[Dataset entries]
::::::::
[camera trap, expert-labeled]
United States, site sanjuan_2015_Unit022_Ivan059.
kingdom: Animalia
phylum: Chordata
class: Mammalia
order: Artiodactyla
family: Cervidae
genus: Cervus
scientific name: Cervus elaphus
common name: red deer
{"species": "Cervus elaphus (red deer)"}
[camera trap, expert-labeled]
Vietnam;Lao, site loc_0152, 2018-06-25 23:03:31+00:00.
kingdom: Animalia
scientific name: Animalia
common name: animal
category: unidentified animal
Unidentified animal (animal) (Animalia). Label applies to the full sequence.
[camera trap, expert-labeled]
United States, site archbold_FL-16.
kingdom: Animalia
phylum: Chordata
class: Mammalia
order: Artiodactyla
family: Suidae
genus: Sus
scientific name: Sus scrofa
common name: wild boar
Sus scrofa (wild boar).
::::::::
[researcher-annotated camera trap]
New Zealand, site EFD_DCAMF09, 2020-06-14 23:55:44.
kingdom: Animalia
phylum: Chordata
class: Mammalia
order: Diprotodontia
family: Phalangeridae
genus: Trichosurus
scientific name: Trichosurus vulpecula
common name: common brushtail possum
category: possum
::::::::
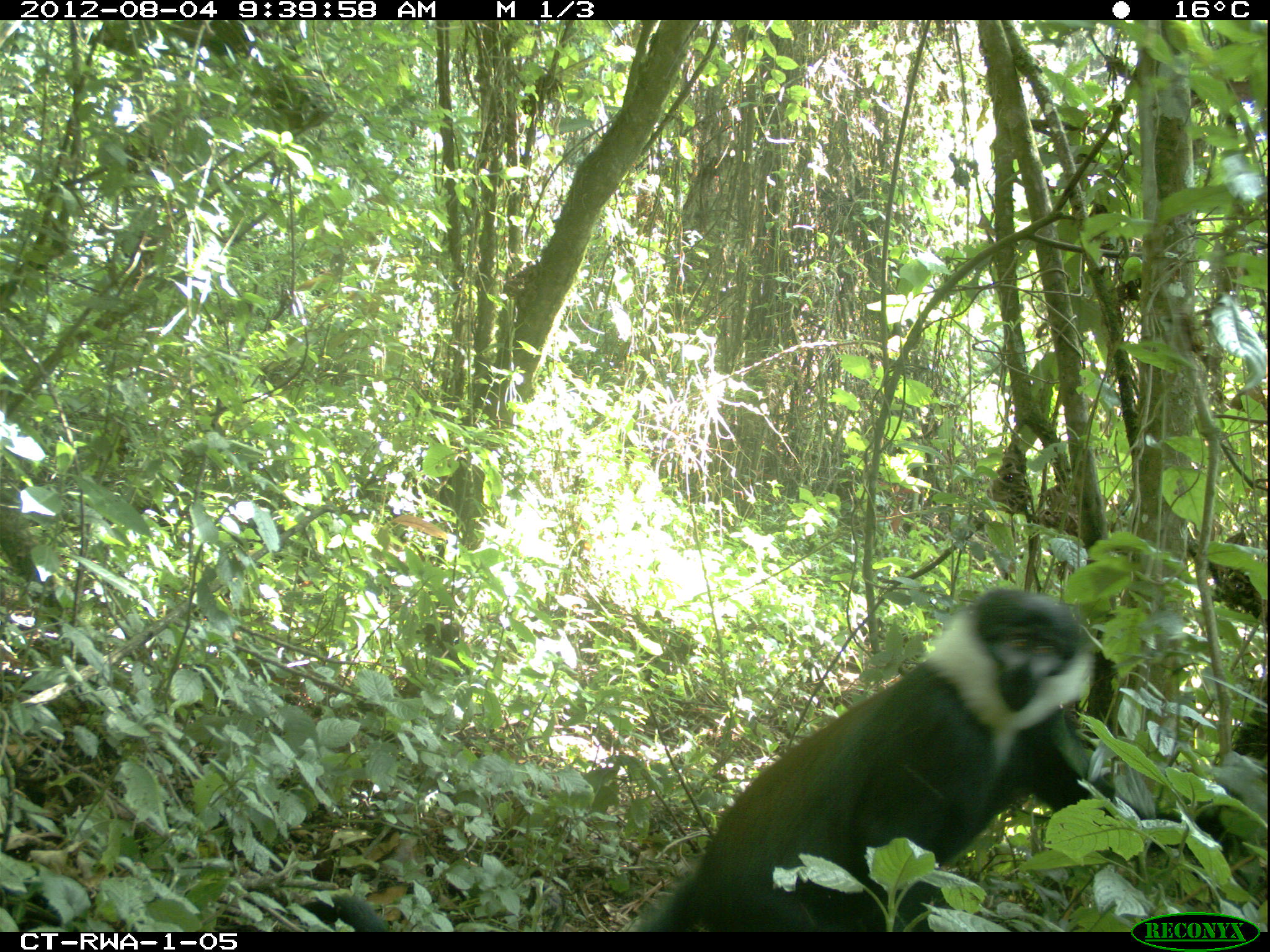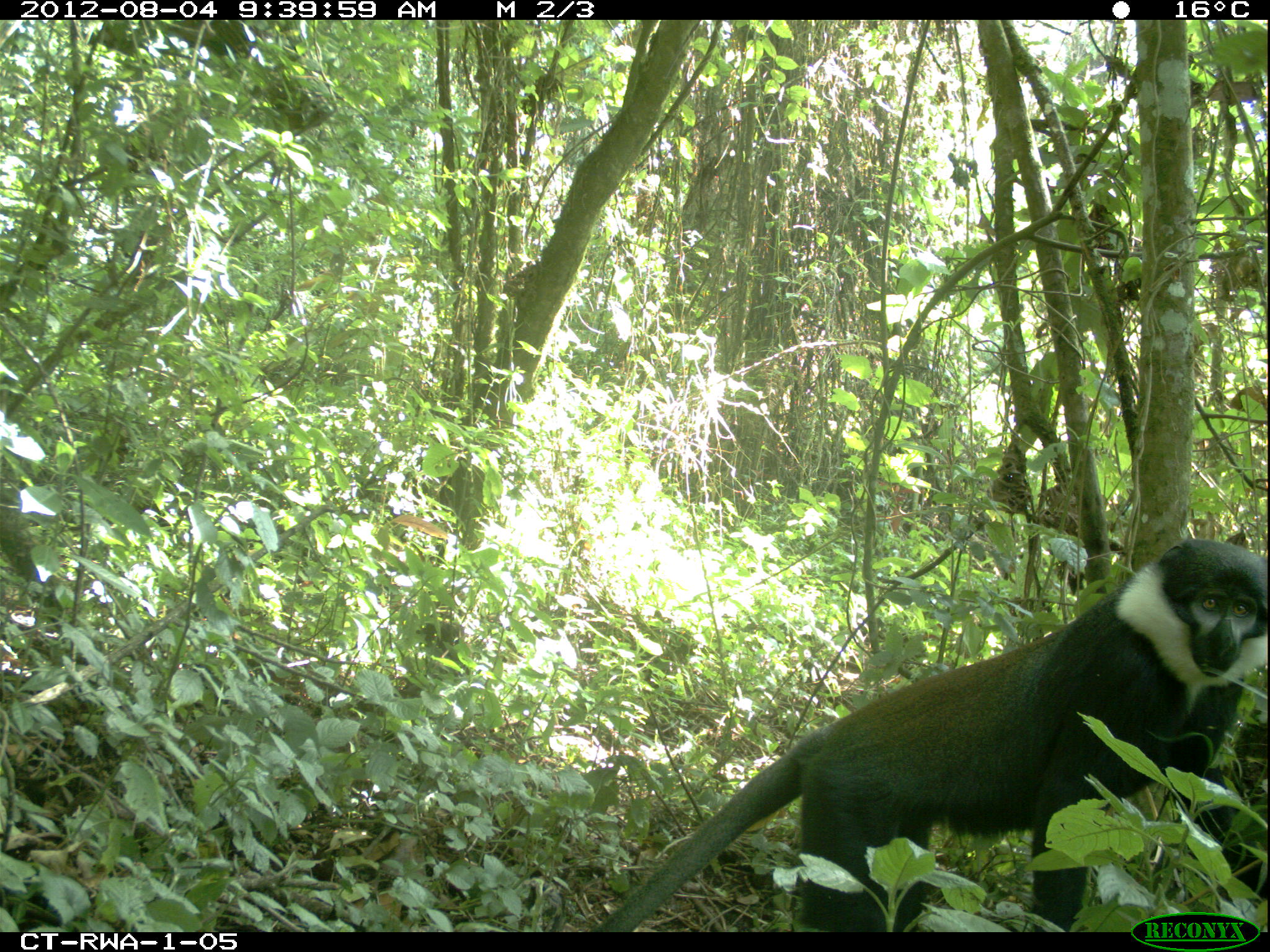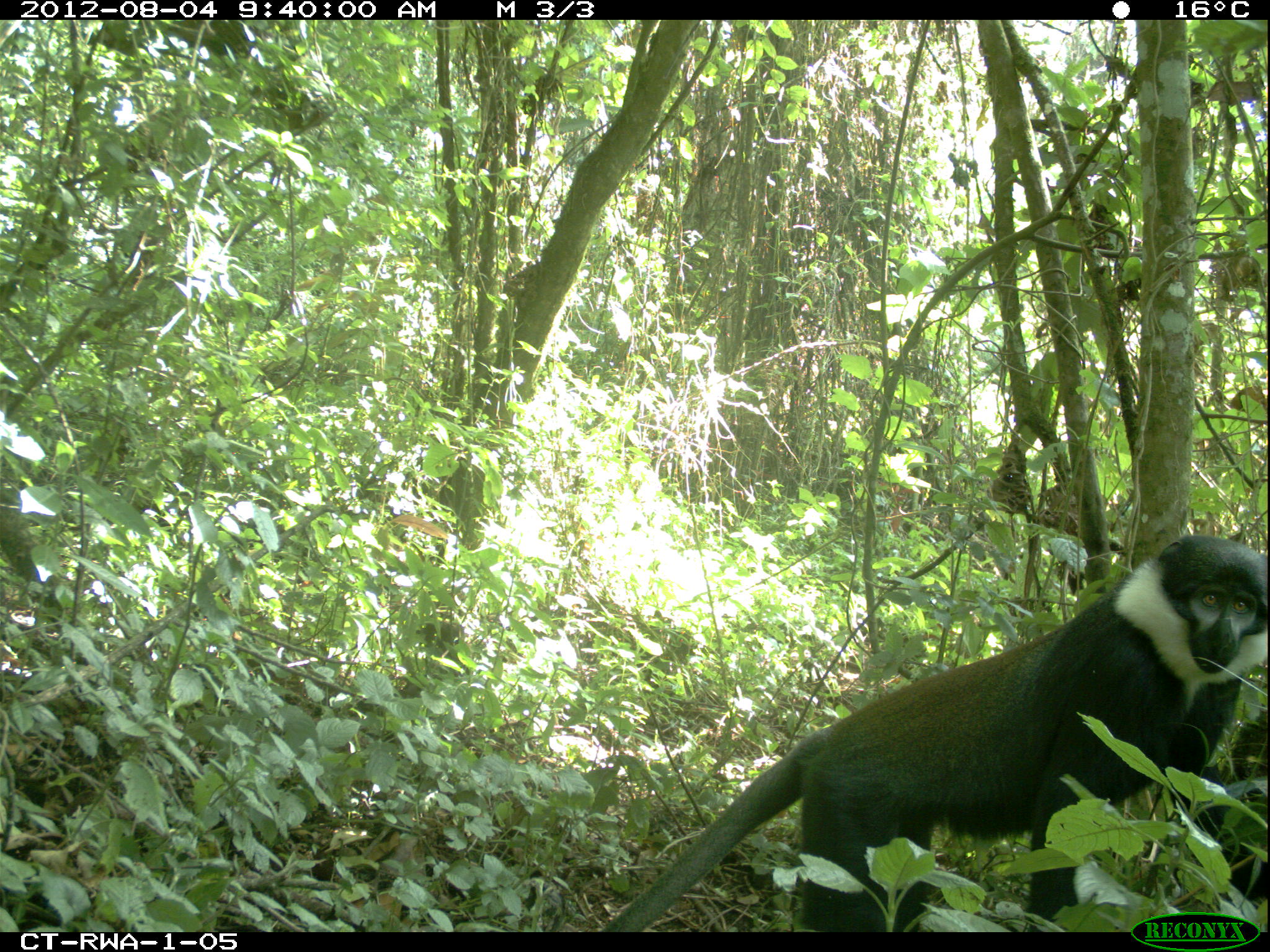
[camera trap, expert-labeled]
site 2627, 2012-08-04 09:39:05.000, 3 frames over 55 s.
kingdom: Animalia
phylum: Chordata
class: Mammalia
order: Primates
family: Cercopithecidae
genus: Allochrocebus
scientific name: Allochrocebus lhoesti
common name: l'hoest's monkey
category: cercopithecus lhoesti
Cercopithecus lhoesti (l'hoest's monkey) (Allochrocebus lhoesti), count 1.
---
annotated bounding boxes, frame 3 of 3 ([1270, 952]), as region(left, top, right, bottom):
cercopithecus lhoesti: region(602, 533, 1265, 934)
::::::::
_Required action_: Copy out the lines of the records above in which the string "site" appears.

_Exercise response_:
United States, site sanjuan_2015_Unit022_Ivan059.
Vietnam;Lao, site loc_0152, 2018-06-25 23:03:31+00:00.
United States, site archbold_FL-16.
New Zealand, site EFD_DCAMF09, 2020-06-14 23:55:44.
site 2627, 2012-08-04 09:39:05.000, 3 frames over 55 s.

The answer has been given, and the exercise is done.